Dernier plan pour ce film énigmatique: un plan d'église italienne vue à travers une fenêtre ouverte, aux persiennes et aux volets ouverts. L'ouverture apparaît décidément comme un mot clé de ce film où le spectateur est susceptible de voir ce qu'il veut; pour un film ouvert aux interprétations diverses; où il faut chercher midi à quatorze heures, ou bien alors non. Stéphane Delorme des Cahiers du Cinéma y voit une "copie conforme" des comédies sentimentales américaines typiques; Juliette Binoche déclare, dans une interview sur RTL, qu'il faut aller voir le film "pour se marrer"...
Il est très amusant de constater les divergences des avis de la critique et du public, par exemple sur le cite "Allociné". Les premiers s'extasient sur ce film de Kiarostami qui serait du Kiarostami pur jus, et en même temps une variation subtile à partir du Voyage en Italie de Rossellini, et une rupture lynchienne du plus haut goût au milieu. Les spectateurs lambda, au contraire, sont nombreux à critiquer ce qui leur apparaît plus comme un somnifère que comme un film (beaucoup dorment pendant la projection). C'est vrai que si on ne connaît ni Kiarostami, ni Lynch, ni Rossellini, la dimension subtile de ces allusions pourrait bien nous échapper.

#### Données fournies:
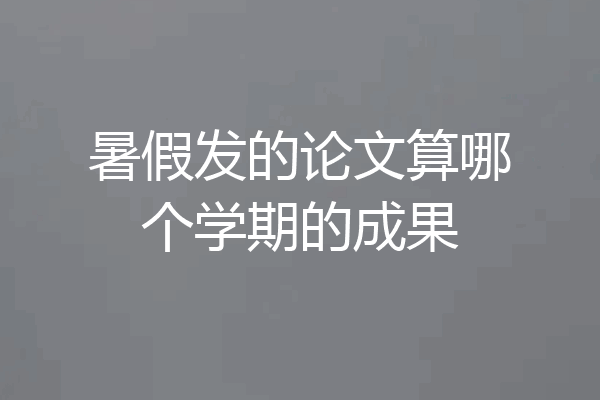 暑假发的论文算哪个学期的成果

#### Énoncé:
Recopiez à l'identique le passage de l'extrait qui commence par « Il est très » et se poursuit jusqu'à « bien nous échapper. ». Ce matériel n'a aucun lien avec l'extrait.

#### Réponse:
Il est très amusant de constater les divergences des avis de la critique et du public, par exemple sur le cite "Allociné". Les premiers s'extasient sur ce film de Kiarostami qui serait du Kiarostami pur jus, et en même temps une variation subtile à partir du Voyage en Italie de Rossellini, et une rupture lynchienne du plus haut goût au milieu. Les spectateurs lambda, au contraire, sont nombreux à critiquer ce qui leur apparaît plus comme un somnifère que comme un film (beaucoup dorment pendant la projection). C'est vrai que si on ne connaît ni Kiarostami, ni Lynch, ni Rossellini, la dimension subtile de ces allusions pourrait bien nous échapper.